After the debacle of its shares on Wednesday, it appears that the beleaguered conglomerate is heading towards a bigger crisis of confidence as global brokerage firm Credit Suisse has now put Adani Ports and SEZ, Adani Zero loan value has been set. Green Energy and Adani Electricity Mumbai.

In just five trading sessions since US short seller Hindenburg Research published its investigative report alleging accounting fraud and stock manipulation by the Gujarat-based Adani group, its shares in 10 listed firms have seen huge losses.

The combined market value of the group’s shares has plummeted by over 35% in just five trading sessions, wiping out nearly ₹7.4 lakh crore from the combined market capitalization of the group.

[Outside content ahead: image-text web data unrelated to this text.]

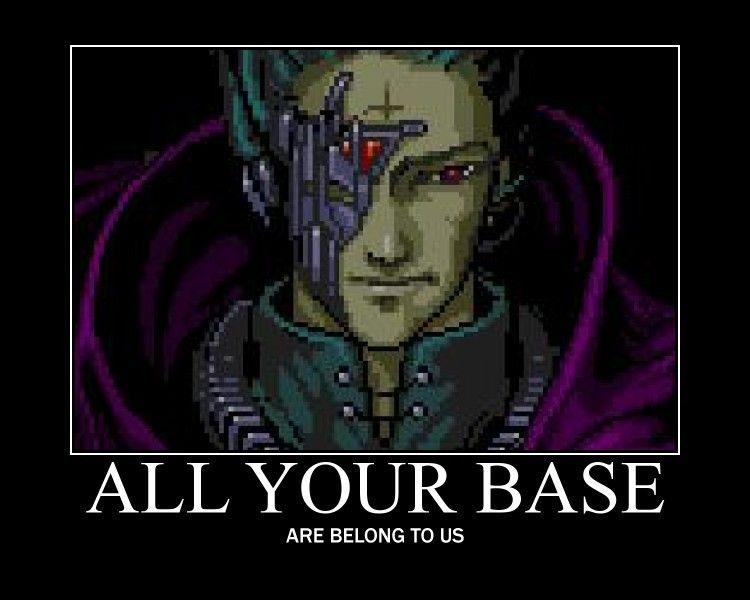 all_your_base_by_ultimathegod-d30fu0f.jpg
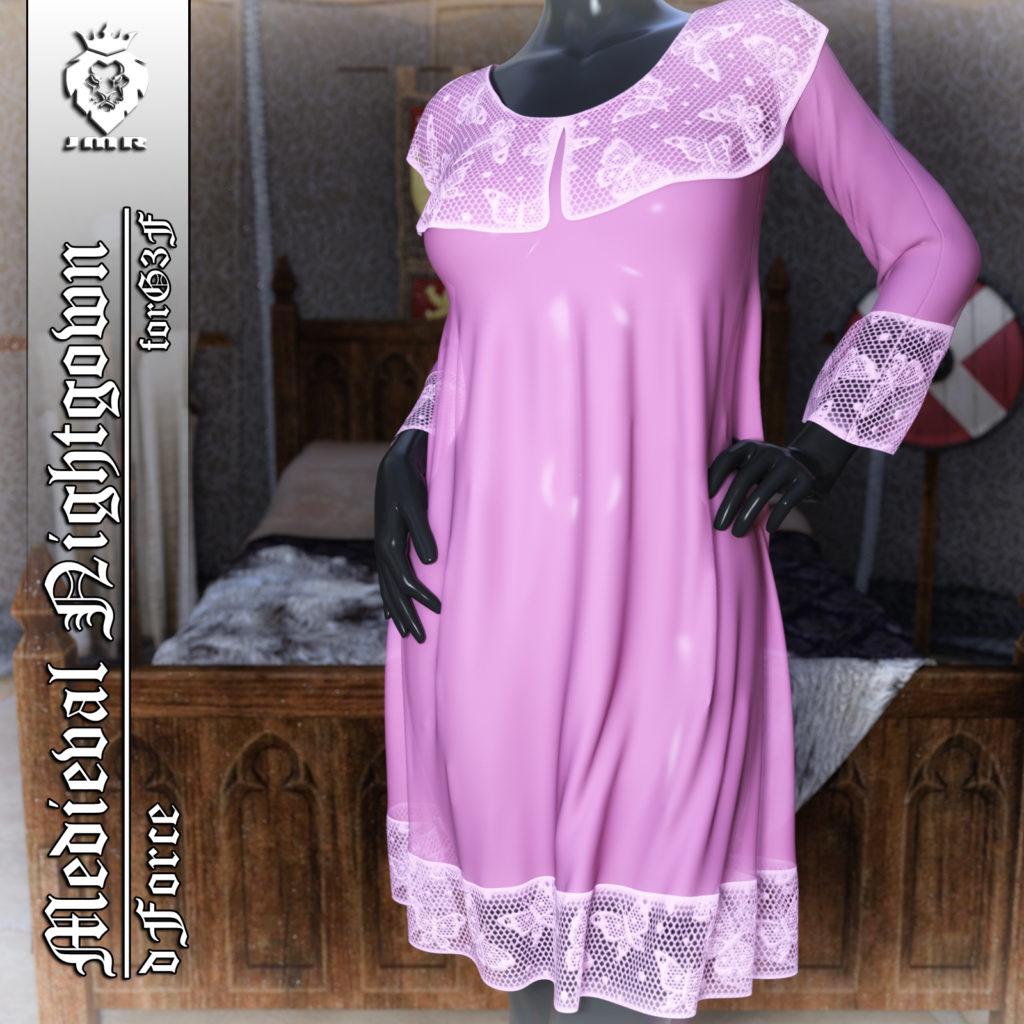 JMR dForce Medieval Nightgown for G3F_DAZ3D下载站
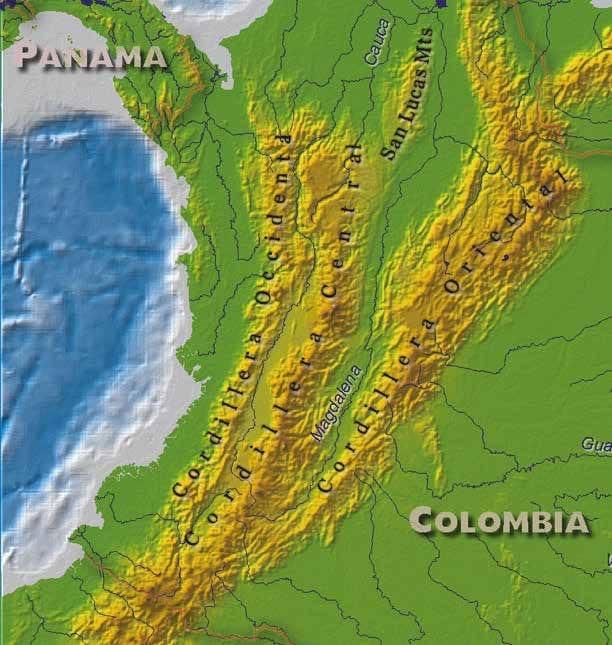 Les 3 cordillères des Andes colombiennes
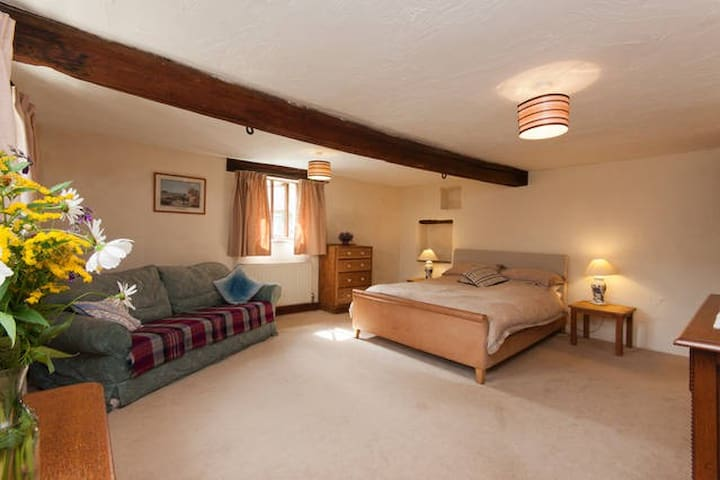 Room1, Farmhouse, Heart of SDevon - Halwell - House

“There is no end in sight to the crisis as of now,” a top Mumbai-based stockbroker told The Hindu.

On Wednesday, its cement stocks saw a decline with ACC falling 6.2% and Ambuja Cement 16.7%, while the stock of recently acquired NDTV declined nearly 5%. The group had last year acquired ACC and Ambuja from Holcim Group of Switzerland.

Even as the group’s shares came under pressure following a damaging report from Hindenburg, so far there has been no statement from the Indian government or market regulator SEBI regarding allegations of corporate governance issues in the group.

However, on 26 January the Adani Group in a strong rebuttal dismissed all the allegations and instead described the US-based short seller’s report as a “planned attack on India” and its “judiciary and regulatory framework”.

Meanwhile, after a spurt in shares of its listed firms; Gautam Adani lost the title as Asia’s richest person to rival billionaire Mukesh Ambani, according to the Bloomberg Billionaires Index.

Mr Adani, who was ranked third in the list of billionaires till the last week of January, has now slipped to the 15th spot on Wednesday as his group’s shares declined following the Hindenburg report.